The Forde report considers it “reasonable” for the central office to have pursued a defensive strategy, given the fact that opinion polls shifted only in the final two weeks of the campaign, but canvassers on the ground had much more accurate information on the outcome. The eventual result was that Labour gained 3.5 million more votes than in the previous election, but the party had no idea who these voters were.
My own experience canvassing in Luton South bears this out. The Labour candidate Gavin Shuker was convinced that his 5,000 majority would be wiped out by the UKIP vote which in the previous election had also come to 5,000. Half an hour before the polls closed, Shuker was still fearful of losing his seat and insisted on going out to win as many last-minute votes as possible. I assured him that he had nothing to worry about – and in the event his majority was tripled thanks to the public response to Corbyn and the party manifesto. Shuker eventually defected from Labour to join Change UK, and was trounced in 2019 when he stood as an independent.

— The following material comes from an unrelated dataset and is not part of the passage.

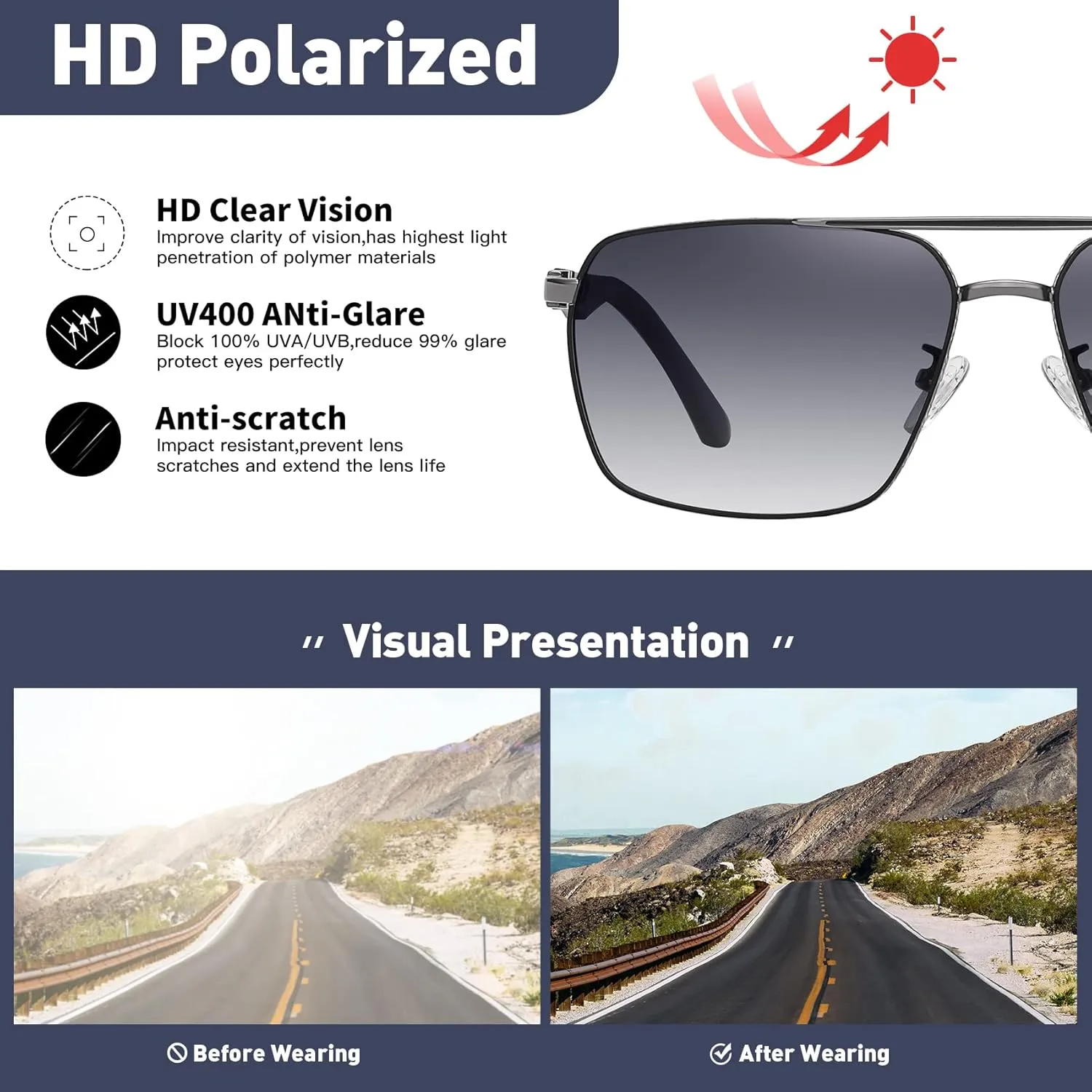 Sunglasses for Men Women Trendy Polarized Sunglasses UV400 Fashion SunGlasses Aviator Sunglasses for Driving Fishing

Despite the fact that Shuker and the party bureaucracy were genuinely convinced that they had to shore up their existing seats, they were actively working to undermine the strategy of the democratically elected leadership. The slush fund set up in Ergon House that diverted campaign funds to the preferred candidates of the apparatus was an overt example of this, but a more subtle undermining of the leadership’s strategy was in selecting some constituencies as winnable, allocating them the necessary resources, and identifying marginal constituencies as not winnable, starving them of campaign material and funds.

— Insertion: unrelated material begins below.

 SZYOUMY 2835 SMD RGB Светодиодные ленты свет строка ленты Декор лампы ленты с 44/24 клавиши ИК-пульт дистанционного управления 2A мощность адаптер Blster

The Forde report’s assertion that it was “unlikely” the diversion of funds and personnel into the Ergon House operation cost the party the election – while admitting there is no evidence either way – underestimates the importance of central office support for enthusiastic campaigners in even unlikely constituencies. When candidates found themselves unable to get literature or canvassers because of a focus on a nearby safe seat, this contributed to demoralization of the membership. The relative success of Labour in 2017 where marginal seats Kensington and Canterbury were taken from the Tories was achieved despite the efforts of the party HQ, not because of them, and contributed to the shock felt by the establishment at the loss of the Tory majority in parliament.